Medtronic has said that consulting arrangements with surgeons are critical to the development of new products. Company officials also say the $800,000 payments were compensation for Dr. Timothy Kuklo’s work developing products for the company, training doctors and speaking at company events and that they weren’t connected to the study or journal article in any way.
Not connected? How was this anything but a "fee for services rendered?" Medtronic made payments amounting to $800,000 Dr. Kuklo, the former Army surgeon who is accused of falsifying data in a study using Medtronic’s Infuse bone-graft product, and forging signatures of bogus co-authors on a paper reporting favorable results advantageous to Medtronic.
Furthermore, Medtronic acknowledged that some of the consulting payments occurred during the time that Dr. Kuklo, was shopping his favorable study of Medtronic’s Infuse bone-graft product to medical journals. Dr. Kuklo delivered: the paper was published by the Journal of Bone and Joint Surgery. It was then redacted when the journal was alerted to the fraud.
Medtronic’s payments to surgeons who use its spine products are under investigation by the Justice Department following accusations by several former employees that the doctors were being induced to use the products — allegations the company denies.
Posted by Vera Sharav
THE WALL STREET JOURNAL
Medtronic Paid the Surgeon Accused Of Falsifying Study Nearly $800,000
By DAVID ARMSTRONG and THOMAS M. BURTON
JUNE 18, 2009Medical device maker Medtronic Inc. says it paid nearly $800,000 over the past three years to a former Army surgeon accused of fabricating a study that reported positive results for one of the company’s key spine products.
Some of the consulting payments occurred during the time that the surgeon, Timothy R. Kuklo, was shopping his favorable study of Medtronic’s Infuse bone-graft product to medical journals. The paper, ultimately published last August in the Journal of Bone and Joint Surgery, reported advantages in healing the legs of injured soldiers when Infuse was used.
The Army has said that the study is based on "falsified information" and that Dr. Kuklo forged the signatures of purported co-authors. Dr. Kuklo listed his affiliation with Walter Reed Army Medical Center in the journal. He left the Army hospital in August 2006 and joined the faculty of Washington University in St. Louis.
Medtronic disclosed the payments to The Wall Street Journal Wednesday. It says the payments were compensation for Dr. Kuklo’s work developing products for the company, training doctors and speaking at company events and that they weren’t connected to the study or journal article in any way.

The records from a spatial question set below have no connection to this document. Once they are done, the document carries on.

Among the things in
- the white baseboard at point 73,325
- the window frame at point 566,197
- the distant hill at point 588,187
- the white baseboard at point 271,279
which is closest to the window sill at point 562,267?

Bone and Joint Surgery withdrew the paper after the Army contacted it about the fraud allegations. Dr. Kuklo, who has taken a leave from the university, hasn’t commented publicly on the matter and didn’t return a message left at his home Wednesday. The university declined to say whether it was investigating Dr. Kuklo.
In 2007, Dr. Kuklo offered the study to at least two medical journals, according to the publications. Medtronic says it paid him $356,242 that year for consulting, speaking, travel and training services. In 2008, the year the study was published, Medtronic says it paid Dr. Kuklo $249,772.

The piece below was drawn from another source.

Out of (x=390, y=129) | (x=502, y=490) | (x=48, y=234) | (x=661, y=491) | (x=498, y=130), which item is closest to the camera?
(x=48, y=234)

Medtronic has said that consulting arrangements with surgeons are critical to the development of new products. Its payments to surgeons who use its spine products are under investigation by the Justice Department following accusations by several former employees that the doctors were being induced to use the products — allegations the company denies.
Medtronic last year provided Congress with a list of 22 consultants who worked specifically on Infuse-related matters. The payments to those doctors ranged from $100 a year to $67,600.
Surgeons with more general consulting arrangements, such as Dr. Kuklo, can earn more. Jeffrey Wang, chief of spine surgery at the University of California, Los Angeles, reported receiving $186,700 in product development, royalty and teaching payments from Medtronic from 2004 through 2007.
Medtronic placed its consulting relationship with Dr. Kuklo on "inactive status" in May, when the Army disclosed it had found problems with the study. In the first few months of 2009, it paid him $132,453.
Medtronic also says it paid Dr. Kuklo smaller amounts, including $42,627 in 2006, and picked up his expenses while he worked for the Army. The latter payments, which total $42,295 from 2001 through 2005, were primarily tied to travel to medical conferences and speeches at Medtronic events. Some went directly to third parties, such as hotels and airlines, the company said. The Army declined to comment, including answering whether such payments were legal.